**Source passage**:
══════════
Merge Duplicates Dashboard
LiveAn admin tool for deduplicating beans and roasters across Firestore and WordPress — because the AI recommendation engine's accuracy depends on clean, unfragmented data.
The Problem
Hundreds of duplicate beans and roasters had accumulated in the database — "Onyx Coffee Lab" vs "Onyx Coffee" vs "Onyx Coffee Labs," all pointing to the same roaster but treated as separate entities. Every duplicate fragments the recommendation engine's statistics: instead of one roaster with 200 shots of data driving high-confidence recommendations, you get three partial records with weaker signals. The same problem existed for beans — slight naming variations from user input, AI enhancement, and WordPress imports created a growing mess that degraded recommendation quality over time.
My Role
Solo builder. I identified the problem through the analytics dashboard — recommendation confidence scores were lower than expected for popular roasters, and digging in revealed the fragmentation. I designed the merge logic, built the duplicate detection engine, created the review UI, and implemented the full cascade across Firestore and WordPress. Nobody else touched this system.
The Approach
Duplicate Detection
Simple exact-match wouldn't catch the real duplicates. I implemented fuzzy string matching combining Levenshtein distance with token similarity — this catches both typos ("Coffea Lab" vs "Coffee Lab") and reorderings ("Blue Bottle Coffee" vs "Coffee, Blue Bottle"). The algorithm scores candidate pairs and surfaces them ranked by match confidence, so the highest-probability duplicates get reviewed first.
Review with Context
Automated merging is too risky when you're touching a production database that feeds a recommendation engine. The dashboard presents duplicate candidates in a side-by-side comparison view with radio buttons for each field — pick the winner's name, the winner's origin, the winner's tasting notes. You see both records' full data before making any decision. Context matters: a roaster with 150 linked shots is clearly the "keeper" over a duplicate with 3.
Safe Execution
Every merge runs through a dry-run preview first — you see exactly which documents will be updated, moved, or archived before anything touches the database. Actual merges execute as batched Firestore writes for atomicity. Critically, all writes use updateSource: 'script' to safely bypass the 15+ Cloud Function triggers that would otherwise fire on each document change, preventing infinite trigger loops and unintended side effects.
Cascade Management
A bean merge isn't just updating one document. It cascades across 6+ Firestore collections: bean-batches, shots, bean-batch-history, bean-reviews, bean-statsv2, and enhancement tracking records. Every reference to the "loser" bean must be repointed to the "winner." Miss one collection and you get orphaned data or broken references. The merge executor walks each collection systematically, updating foreign keys in batched writes.
Cross-System Sync
Burrfect's data lives in both Firestore and WordPress (for SEO-driven discovery pages). Merging in Firestore alone would leave stale duplicates on the website. The merge executor queues WordPress REST API calls to update or remove the corresponding WordPress posts, keeping both systems consistent.
══════════
In the merge duplicates write-up, why do all merge writes use updateSource: 'script'? Answer in one to three sentences.

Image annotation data
══════════
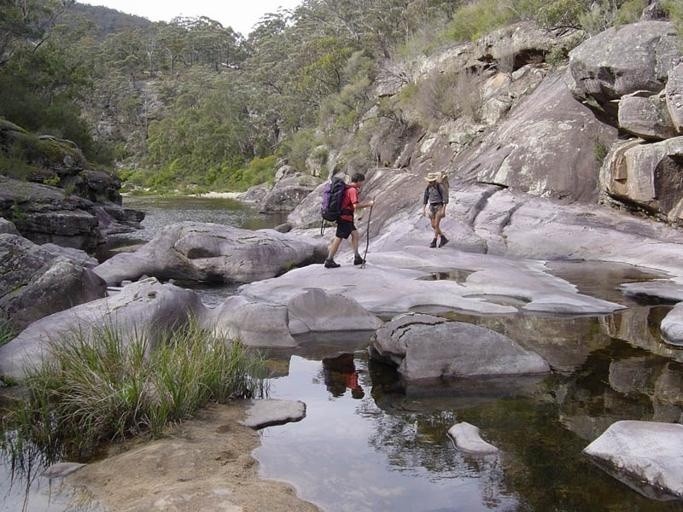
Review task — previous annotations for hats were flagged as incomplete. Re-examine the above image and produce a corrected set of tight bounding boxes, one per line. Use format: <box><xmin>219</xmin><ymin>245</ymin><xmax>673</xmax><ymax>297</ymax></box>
<box><xmin>424</xmin><ymin>173</ymin><xmax>438</xmax><ymax>181</ymax></box>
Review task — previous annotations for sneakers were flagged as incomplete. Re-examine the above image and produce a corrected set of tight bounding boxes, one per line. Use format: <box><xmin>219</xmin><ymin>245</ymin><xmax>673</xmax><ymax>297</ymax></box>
<box><xmin>430</xmin><ymin>237</ymin><xmax>448</xmax><ymax>247</ymax></box>
<box><xmin>325</xmin><ymin>259</ymin><xmax>340</xmax><ymax>267</ymax></box>
<box><xmin>354</xmin><ymin>257</ymin><xmax>365</xmax><ymax>264</ymax></box>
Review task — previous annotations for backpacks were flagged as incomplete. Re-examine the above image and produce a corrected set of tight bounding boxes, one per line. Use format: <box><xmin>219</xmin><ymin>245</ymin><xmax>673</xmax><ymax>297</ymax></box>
<box><xmin>321</xmin><ymin>176</ymin><xmax>353</xmax><ymax>236</ymax></box>
<box><xmin>437</xmin><ymin>170</ymin><xmax>449</xmax><ymax>203</ymax></box>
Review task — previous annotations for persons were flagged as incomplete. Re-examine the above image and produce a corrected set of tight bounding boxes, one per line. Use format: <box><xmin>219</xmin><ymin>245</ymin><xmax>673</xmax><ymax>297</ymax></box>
<box><xmin>323</xmin><ymin>172</ymin><xmax>374</xmax><ymax>268</ymax></box>
<box><xmin>422</xmin><ymin>173</ymin><xmax>450</xmax><ymax>248</ymax></box>
<box><xmin>334</xmin><ymin>354</ymin><xmax>370</xmax><ymax>401</ymax></box>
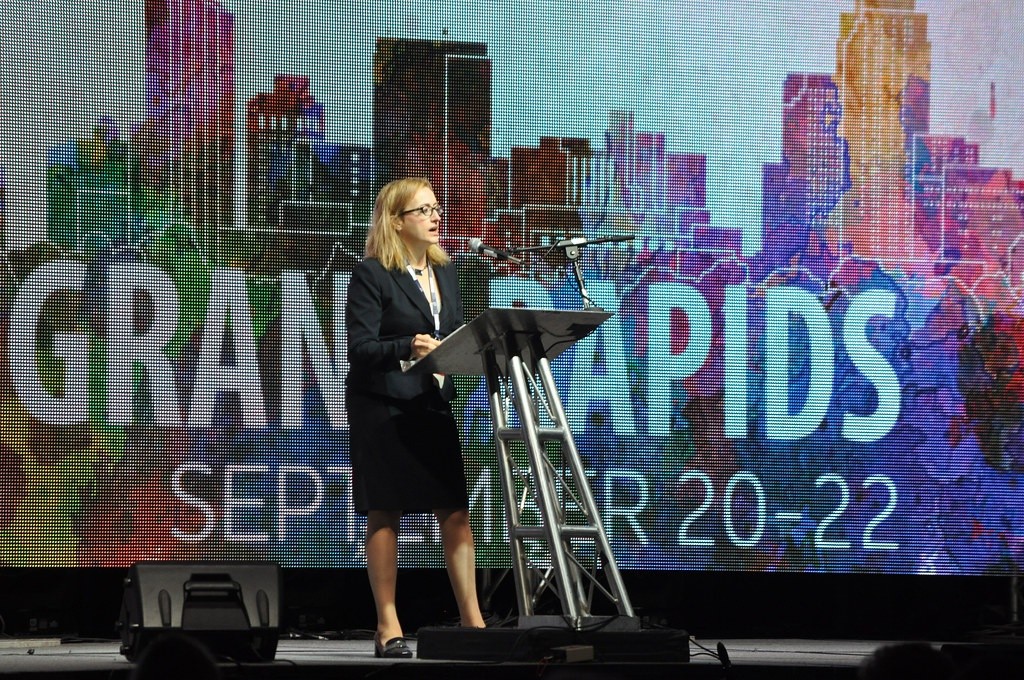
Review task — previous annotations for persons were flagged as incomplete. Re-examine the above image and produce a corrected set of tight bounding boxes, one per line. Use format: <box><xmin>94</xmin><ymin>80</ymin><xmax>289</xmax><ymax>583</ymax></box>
<box><xmin>345</xmin><ymin>178</ymin><xmax>488</xmax><ymax>658</ymax></box>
══════════
**Finished task**: The setting lets the writes safely bypass the 15+ Cloud Function triggers that would otherwise fire on each document change. Skipping them prevents infinite trigger loops and unintended side effects.